For me, I definitely didn't care about the paracetamol. On a level I 'knew' it was dangerous but thought I'd be fine, the doctors exaggerate, delusion and denial, complete feelings of invincibility. I know some people do cold water extraction. I always thought that was too much effort and that I would just the painkillers anyway. Looking back, I'm very fortunate to have not suffered ill effects. A friend of mine, he has gotten sober but is currently in hospital with his pancreas failing after years of abuse. Seeing him there has really driven it home just how fortunate I am. By rights, I should be in the bed next to him. Makes me really remember how lucky I am.
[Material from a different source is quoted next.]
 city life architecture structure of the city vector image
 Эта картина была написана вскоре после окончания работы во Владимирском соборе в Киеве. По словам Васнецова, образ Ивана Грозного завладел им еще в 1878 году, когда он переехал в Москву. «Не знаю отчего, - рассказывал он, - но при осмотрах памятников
You have a similar story to me. I don't know how but I'm healthy after years of abusing pain killers, co codamol etc. I am so so grateful I am where I am today and able to say I'm clean over 3 years. One day at a time

Joleneee · 09/07/2024 09:53

This reply has been deleted

This has been deleted by MNHQ for breaking our Talk Guidelines.

bunnibee · 09/07/2024 10:52

My son does the cold water extraction every day with 32 cocodamol.

What a bloody palaver! - slightly better than a needle in his arm though.

And then 24 ibuprofen throughout the day.

I despair, I really do.

Joleneee · 09/07/2024 11:23

This reply has been deleted

This has been deleted by MNHQ for breaking our Talk Guidelines.